[PROVIDED ENTRIES — start]

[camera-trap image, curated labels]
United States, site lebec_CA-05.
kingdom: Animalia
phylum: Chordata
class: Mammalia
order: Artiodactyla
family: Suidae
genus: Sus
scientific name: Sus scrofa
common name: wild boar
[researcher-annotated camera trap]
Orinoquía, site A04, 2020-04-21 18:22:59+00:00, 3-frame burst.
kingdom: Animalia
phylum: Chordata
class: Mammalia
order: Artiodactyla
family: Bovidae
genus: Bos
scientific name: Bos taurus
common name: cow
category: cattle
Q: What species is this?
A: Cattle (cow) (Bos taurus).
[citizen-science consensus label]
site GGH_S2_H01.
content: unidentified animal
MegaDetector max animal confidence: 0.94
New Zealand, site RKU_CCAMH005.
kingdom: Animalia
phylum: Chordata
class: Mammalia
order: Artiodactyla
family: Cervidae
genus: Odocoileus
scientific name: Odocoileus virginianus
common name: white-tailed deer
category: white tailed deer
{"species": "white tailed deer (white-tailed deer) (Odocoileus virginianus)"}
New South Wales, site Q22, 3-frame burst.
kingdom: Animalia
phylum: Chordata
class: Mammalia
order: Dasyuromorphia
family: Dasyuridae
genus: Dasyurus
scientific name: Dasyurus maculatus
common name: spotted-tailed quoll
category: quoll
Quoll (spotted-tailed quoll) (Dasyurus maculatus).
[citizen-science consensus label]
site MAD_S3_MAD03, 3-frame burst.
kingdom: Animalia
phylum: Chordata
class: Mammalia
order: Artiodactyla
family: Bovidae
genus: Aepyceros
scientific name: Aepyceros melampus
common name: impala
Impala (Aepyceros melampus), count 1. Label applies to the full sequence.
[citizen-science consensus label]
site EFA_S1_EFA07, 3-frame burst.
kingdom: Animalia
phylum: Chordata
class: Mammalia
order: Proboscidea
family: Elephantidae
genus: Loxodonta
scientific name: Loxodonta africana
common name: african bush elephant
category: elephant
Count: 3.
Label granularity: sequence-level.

[PROVIDED ENTRIES — finish]

- [WORK TO BE COMPLETED]:
Lines from the start of the material through the line containing "family: Cervidae" are wanted. Write them out exactly.

- [SOLVED EXERCISE]:
[camera-trap image, curated labels]
United States, site lebec_CA-05.
kingdom: Animalia
phylum: Chordata
class: Mammalia
order: Artiodactyla
family: Suidae
genus: Sus
scientific name: Sus scrofa
common name: wild boar
[researcher-annotated camera trap]
Orinoquía, site A04, 2020-04-21 18:22:59+00:00, 3-frame burst.
kingdom: Animalia
phylum: Chordata
class: Mammalia
order: Artiodactyla
family: Bovidae
genus: Bos
scientific name: Bos taurus
common name: cow
category: cattle
Q: What species is this?
A: Cattle (cow) (Bos taurus).
[citizen-science consensus label]
site GGH_S2_H01.
content: unidentified animal
MegaDetector max animal confidence: 0.94
New Zealand, site RKU_CCAMH005.
kingdom: Animalia
phylum: Chordata
class: Mammalia
order: Artiodactyla
family: Cervidae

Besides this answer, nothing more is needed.